¡Oh tiempos de confusión y turbamulta, en los que el vino noble es vejado como rufián de taberna por mano de mozalbetes y mozas ligeras de juicio! Yo, Leonor Rodríguez la Camacha, hechicera de fama por tierras de Montilla, curandera de almas y cuerpos, y maestra en brebajes de toda laya, digo lo que digo y no lo niego: hay cosas que aun el diablo no se atreve a mezclar, y el vino con gaseosa es una de ellas.
Ved, pues, este bebedizo llamado rebujito, que suena a cosa traviesa, como de pícaro andaluz o comadre de feria.

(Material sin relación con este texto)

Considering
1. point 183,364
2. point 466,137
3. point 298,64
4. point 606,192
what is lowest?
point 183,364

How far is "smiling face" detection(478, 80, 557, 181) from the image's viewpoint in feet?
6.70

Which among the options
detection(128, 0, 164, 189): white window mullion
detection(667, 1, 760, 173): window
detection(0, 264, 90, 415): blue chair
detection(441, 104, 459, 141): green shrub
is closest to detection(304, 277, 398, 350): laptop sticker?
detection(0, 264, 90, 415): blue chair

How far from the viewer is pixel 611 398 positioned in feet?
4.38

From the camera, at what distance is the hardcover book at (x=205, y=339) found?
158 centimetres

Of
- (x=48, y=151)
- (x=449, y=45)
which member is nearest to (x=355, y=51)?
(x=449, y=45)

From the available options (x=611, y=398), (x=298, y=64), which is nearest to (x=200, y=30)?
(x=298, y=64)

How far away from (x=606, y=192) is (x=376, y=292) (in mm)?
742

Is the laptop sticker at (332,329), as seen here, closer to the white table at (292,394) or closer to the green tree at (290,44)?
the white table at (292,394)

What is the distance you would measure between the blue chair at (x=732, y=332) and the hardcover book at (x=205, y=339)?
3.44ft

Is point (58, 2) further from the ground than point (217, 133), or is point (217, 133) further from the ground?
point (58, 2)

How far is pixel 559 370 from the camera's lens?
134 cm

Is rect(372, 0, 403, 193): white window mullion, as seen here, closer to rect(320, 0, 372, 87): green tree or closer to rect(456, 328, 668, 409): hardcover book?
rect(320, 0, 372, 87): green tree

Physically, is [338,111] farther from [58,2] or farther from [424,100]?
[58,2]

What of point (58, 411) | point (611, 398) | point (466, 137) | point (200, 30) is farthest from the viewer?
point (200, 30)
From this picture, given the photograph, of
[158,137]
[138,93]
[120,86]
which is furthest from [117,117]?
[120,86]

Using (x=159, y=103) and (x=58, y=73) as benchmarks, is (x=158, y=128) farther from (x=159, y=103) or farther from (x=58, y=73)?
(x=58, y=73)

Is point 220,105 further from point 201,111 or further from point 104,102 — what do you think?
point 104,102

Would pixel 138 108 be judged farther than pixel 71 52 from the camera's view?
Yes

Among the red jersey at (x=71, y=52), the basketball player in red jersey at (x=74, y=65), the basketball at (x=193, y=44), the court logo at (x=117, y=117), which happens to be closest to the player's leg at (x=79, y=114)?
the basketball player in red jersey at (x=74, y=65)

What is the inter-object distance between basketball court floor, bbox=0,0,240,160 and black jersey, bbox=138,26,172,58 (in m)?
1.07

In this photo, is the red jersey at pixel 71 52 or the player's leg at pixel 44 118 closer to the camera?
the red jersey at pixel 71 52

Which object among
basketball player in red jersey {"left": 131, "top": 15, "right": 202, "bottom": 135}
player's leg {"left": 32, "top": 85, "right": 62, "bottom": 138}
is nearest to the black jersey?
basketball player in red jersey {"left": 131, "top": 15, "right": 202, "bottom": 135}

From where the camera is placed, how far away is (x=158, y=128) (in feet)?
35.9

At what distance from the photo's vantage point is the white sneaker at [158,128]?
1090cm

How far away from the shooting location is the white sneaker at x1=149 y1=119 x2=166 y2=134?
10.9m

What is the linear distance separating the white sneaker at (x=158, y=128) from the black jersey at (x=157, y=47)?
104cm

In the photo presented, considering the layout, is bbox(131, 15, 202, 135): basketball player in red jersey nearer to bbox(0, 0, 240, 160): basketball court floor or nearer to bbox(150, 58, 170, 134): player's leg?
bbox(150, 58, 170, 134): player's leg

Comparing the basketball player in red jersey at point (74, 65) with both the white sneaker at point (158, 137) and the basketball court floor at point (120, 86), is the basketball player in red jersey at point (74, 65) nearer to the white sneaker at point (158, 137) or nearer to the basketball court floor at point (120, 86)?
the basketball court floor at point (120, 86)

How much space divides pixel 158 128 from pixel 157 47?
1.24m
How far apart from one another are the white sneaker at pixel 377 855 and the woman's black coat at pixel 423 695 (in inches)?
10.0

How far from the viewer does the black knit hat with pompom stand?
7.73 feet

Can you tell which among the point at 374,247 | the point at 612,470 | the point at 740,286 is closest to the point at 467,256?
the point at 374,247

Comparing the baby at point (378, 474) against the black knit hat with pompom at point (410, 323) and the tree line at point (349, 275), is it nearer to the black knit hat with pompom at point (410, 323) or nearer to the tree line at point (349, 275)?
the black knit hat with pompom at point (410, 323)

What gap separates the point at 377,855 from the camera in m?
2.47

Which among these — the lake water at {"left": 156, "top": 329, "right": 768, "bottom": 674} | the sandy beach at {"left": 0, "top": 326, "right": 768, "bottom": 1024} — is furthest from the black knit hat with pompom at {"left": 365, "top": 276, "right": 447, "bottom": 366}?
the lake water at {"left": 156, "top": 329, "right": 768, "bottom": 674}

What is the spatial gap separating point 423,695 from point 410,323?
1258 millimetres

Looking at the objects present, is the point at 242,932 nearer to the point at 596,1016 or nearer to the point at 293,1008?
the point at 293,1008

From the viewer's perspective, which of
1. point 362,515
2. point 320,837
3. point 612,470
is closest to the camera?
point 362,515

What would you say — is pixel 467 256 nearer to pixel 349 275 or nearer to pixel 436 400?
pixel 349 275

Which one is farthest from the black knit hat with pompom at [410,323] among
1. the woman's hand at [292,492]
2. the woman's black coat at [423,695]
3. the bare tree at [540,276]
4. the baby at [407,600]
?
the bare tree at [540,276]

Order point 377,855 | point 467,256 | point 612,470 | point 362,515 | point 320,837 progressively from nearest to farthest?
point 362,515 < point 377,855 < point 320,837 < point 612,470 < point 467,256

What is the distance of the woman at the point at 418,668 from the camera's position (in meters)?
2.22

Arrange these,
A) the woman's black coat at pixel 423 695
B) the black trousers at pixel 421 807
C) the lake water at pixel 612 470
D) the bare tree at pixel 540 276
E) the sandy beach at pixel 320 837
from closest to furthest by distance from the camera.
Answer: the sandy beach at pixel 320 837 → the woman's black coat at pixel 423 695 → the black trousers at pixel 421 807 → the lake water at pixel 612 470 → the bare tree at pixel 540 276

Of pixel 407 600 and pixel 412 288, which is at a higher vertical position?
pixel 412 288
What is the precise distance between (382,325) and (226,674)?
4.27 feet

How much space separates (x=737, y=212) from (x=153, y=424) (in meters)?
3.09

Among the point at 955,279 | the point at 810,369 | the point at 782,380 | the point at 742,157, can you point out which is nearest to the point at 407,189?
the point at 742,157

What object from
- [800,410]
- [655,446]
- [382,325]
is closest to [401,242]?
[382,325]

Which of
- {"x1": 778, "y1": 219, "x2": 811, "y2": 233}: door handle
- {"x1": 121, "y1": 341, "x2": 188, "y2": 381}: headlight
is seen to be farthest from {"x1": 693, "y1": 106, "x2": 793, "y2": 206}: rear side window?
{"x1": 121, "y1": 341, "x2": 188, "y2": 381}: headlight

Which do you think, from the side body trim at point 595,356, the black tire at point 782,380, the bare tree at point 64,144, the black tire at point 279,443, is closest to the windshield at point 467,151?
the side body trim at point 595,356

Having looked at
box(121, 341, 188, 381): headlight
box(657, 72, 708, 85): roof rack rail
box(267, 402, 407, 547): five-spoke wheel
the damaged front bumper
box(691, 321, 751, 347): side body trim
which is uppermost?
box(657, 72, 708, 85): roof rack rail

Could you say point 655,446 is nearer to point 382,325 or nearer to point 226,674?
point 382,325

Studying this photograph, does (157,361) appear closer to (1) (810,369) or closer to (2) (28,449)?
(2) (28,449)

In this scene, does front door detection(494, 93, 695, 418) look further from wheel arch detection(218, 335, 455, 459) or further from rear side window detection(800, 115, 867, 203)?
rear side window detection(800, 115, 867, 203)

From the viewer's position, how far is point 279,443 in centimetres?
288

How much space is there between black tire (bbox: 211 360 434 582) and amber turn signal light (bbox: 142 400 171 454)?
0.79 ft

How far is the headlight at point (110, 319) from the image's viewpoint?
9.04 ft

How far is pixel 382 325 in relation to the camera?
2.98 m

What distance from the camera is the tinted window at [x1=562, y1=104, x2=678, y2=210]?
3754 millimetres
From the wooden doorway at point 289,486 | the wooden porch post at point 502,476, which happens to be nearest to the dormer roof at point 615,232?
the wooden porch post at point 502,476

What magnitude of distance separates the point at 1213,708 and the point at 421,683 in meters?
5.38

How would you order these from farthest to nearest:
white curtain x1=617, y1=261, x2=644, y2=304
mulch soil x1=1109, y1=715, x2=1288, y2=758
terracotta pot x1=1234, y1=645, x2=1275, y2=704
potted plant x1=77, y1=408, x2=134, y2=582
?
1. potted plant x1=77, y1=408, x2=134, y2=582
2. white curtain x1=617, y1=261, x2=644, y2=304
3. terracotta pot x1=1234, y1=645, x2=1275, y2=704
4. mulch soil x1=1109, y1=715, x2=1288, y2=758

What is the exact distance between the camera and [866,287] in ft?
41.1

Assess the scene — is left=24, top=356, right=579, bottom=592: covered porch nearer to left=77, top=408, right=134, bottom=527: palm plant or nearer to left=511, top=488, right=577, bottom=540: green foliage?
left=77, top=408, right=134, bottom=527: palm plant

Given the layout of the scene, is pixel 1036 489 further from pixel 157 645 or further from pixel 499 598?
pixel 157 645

Es, en sustancia, ni más ni menos, que tomar vino —vino, señores— y echarle encima una gaseosa que burbujea como si el alma del demonio le soplase por debajo. ¿A eso hemos llegado? ¿A disfrazar al vino como si fuera doncella casadera en día de gala, cuando su desnudez honesta basta para seducir hasta al más mojigato?
Dicen algunos, con la lengua floja por el calor o por la necedad, que el rebujito refresca, que entra bien, que en la canícula es como beso de monja en la frente. Y no lo niego, que yo también he vendido ungüentos que no curaban pero aliviaban. Pero refrescar no es justificar. También alivia el agua de pozo, y nadie la mezcla con Pedro Ximénez para decir que mejora.
Los hay que lo beben en ferias, vestidos de faralaes y con las sienes sudando aguardiente. Allí se baila, se ríe y se bebe, y en vez de vino se sirven estas pócimas endulzadas, más parecidas a filtros de olvido que a bebida cristiana. Y aún hay quien dice, con desvergüenza digna de tormento inquisitorial, que el rebujito es puerta de entrada al vino para quien no le gusta. ¡Como si al vino hubiera que andarle con paños calientes! El vino, si es bueno, se da a querer solo; y si es malo, más vale no andarle buscándole novia con gaseosa.
Dirán otros que ya los romanos aguaban el vino, y que era costumbre de sabios y senadores. Verdad es, y también es verdad que comían garum y se purgaban con plomo. El hecho no hace la virtud. Porque si bien ellos rebajaban el vino, era por fuerza y conveniencia, no por desatino festivo. Y mirad qué tiempos aquellos: los dioses les hablaban, pero el Imperio cayó. Haced las cuentas.
En otras edades, más cuerdas y menos dadas a la efusión de almíbares, se ha encarcelado al que aguaba el vino. Y con razón, que no hay peor sacrilegio sino tomar lo que es puro y corromperlo. Que si Cristo Nuestro Señor convirtió el agua en vino en las bodas de Caná, no fue para que luego viniera un mozo de feria a mezclarlo de nuevo con gaseosa. Que para convertir lo sencillo en divino se requiere milagro, pero para estropear lo santo basta un ignorante con una botella de Sprite.
Yo, que sé de filtros, de elixires y de pócimas que curan males del cuerpo y del alma, os digo que el vino no necesita añadidos. Como el amor verdadero, no se disfraza ni se disuelve. Se toma con respeto, con gozo, y con la reverencia que merece quien ha fermentado bajo sol y luna para dar lo mejor de sí.
Y aún me espanto de esta sociedad que da la espalda al vino por abrazar bebidas que saben a caramelo y olvido, que emborrachan sin alma y embotan sin gloria. El vino es espejo de la tierra, y quien no lo entiende, merece que le den vinagre.
Así hablo yo, Leonor la Camacha, bruja vieja pero de paladar fino. Y quien no me crea, que lo pruebe: un vino bueno no necesita compañía, y un vino malo, mejor dejarlo para el vinagre.
Amén, y al que mezcle Fino con gaseosa, Dios lo perdone, que yo no puedo.